= Task goal =
Scan the records for "Equus". Report each line that includes it.

Saved entries:
-=-=-=-=-

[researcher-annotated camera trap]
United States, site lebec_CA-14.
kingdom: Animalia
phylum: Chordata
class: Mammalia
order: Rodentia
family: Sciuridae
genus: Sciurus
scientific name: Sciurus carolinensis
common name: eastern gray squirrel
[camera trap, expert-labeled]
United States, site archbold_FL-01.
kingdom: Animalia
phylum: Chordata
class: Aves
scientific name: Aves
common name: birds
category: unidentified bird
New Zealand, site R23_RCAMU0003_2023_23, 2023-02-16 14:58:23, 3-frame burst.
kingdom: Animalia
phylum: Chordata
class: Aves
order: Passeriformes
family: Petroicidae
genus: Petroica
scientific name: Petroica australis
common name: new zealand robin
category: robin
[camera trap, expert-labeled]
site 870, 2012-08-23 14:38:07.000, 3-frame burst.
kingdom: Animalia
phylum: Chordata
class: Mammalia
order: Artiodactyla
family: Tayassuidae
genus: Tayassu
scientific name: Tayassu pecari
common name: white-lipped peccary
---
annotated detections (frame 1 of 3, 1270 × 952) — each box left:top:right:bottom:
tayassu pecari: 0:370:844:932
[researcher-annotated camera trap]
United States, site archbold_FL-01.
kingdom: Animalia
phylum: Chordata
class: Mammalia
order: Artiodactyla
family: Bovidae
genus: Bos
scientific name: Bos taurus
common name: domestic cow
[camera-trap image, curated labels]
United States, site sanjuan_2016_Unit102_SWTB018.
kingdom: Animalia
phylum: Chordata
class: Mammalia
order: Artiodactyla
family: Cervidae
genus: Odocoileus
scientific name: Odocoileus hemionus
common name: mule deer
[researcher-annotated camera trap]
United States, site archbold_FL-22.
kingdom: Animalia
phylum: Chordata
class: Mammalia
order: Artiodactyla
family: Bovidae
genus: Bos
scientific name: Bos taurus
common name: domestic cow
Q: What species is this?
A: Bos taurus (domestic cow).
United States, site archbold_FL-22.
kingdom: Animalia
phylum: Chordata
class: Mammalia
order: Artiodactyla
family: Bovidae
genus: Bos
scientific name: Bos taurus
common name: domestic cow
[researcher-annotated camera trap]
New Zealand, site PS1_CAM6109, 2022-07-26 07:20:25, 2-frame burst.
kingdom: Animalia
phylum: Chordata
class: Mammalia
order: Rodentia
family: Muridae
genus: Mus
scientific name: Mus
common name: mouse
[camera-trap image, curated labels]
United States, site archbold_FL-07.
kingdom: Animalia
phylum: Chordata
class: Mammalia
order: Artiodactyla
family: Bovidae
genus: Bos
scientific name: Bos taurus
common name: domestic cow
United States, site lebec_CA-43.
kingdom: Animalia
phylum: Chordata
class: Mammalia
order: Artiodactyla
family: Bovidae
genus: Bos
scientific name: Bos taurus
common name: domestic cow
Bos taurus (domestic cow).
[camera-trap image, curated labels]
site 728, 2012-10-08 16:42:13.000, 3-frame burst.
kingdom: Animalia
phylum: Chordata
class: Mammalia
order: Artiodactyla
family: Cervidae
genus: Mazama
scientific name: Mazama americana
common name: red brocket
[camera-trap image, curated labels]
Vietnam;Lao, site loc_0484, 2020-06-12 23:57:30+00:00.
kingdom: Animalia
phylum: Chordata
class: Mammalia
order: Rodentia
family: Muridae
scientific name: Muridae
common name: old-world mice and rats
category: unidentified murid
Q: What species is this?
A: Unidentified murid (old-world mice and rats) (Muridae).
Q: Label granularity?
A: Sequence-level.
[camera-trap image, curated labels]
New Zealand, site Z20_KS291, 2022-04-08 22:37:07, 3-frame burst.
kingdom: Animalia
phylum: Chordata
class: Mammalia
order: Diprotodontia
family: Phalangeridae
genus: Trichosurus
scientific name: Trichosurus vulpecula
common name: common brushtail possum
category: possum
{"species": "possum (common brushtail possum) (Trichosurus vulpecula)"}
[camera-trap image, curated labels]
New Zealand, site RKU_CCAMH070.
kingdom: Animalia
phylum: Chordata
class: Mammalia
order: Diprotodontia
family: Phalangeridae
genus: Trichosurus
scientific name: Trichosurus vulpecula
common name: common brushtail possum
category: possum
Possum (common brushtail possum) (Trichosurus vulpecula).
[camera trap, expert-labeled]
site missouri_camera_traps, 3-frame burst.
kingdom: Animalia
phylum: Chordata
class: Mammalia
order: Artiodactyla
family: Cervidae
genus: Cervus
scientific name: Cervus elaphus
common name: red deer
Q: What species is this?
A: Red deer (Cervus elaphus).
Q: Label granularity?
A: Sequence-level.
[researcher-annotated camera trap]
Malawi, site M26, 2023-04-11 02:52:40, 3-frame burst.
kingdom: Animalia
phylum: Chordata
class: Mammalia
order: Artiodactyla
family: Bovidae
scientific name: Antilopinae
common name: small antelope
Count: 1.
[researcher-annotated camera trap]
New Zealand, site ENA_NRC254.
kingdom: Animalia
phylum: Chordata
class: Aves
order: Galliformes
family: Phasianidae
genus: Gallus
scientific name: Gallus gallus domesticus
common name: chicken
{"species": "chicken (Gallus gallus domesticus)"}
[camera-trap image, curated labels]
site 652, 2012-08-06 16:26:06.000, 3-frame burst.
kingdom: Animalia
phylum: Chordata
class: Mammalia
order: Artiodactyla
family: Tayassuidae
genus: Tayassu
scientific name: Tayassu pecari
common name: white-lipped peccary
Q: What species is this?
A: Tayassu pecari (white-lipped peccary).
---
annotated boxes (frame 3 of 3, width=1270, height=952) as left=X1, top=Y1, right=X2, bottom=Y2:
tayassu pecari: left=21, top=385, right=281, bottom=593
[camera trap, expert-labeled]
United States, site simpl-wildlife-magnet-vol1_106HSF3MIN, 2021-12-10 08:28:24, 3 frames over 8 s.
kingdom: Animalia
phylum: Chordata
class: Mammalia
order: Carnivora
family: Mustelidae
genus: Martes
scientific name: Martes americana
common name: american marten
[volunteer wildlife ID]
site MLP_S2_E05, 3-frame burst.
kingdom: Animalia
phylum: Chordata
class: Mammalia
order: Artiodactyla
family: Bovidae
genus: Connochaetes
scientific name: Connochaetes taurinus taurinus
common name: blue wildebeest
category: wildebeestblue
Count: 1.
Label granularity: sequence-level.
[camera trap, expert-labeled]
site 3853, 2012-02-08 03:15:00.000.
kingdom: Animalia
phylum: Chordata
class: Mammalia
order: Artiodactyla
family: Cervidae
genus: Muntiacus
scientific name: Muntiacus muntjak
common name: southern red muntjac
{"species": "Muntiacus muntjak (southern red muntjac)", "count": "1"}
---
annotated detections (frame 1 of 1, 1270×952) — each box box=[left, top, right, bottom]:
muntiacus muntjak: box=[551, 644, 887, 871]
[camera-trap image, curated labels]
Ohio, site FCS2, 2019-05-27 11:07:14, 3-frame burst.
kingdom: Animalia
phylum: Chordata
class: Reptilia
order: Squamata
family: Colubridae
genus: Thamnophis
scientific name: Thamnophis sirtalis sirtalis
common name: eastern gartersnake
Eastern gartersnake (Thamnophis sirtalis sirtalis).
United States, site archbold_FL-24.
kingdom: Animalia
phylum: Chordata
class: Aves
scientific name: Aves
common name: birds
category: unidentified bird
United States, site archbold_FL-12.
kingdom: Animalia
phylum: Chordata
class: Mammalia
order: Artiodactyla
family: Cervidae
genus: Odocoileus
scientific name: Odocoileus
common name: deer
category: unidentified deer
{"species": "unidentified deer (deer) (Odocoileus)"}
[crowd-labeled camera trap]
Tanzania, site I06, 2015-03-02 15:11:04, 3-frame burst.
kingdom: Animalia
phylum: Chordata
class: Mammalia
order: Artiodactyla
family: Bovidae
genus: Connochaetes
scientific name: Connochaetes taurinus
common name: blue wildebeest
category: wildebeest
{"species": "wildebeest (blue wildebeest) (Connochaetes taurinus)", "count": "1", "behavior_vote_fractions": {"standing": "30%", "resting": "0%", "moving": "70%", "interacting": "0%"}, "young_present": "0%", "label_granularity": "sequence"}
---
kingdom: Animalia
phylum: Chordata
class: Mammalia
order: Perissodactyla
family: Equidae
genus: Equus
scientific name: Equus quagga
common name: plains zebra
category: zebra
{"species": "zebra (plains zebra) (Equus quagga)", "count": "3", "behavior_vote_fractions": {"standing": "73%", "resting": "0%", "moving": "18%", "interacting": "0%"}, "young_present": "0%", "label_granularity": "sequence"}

-=-=-=-=-

= Written solution =
genus: Equus
scientific name: Equus quagga
{"species": "zebra (plains zebra) (Equus quagga)", "count": "3", "behavior_vote_fractions": {"standing": "73%", "resting": "0%", "moving": "18%", "interacting": "0%"}, "young_present": "0%", "label_granularity": "sequence"}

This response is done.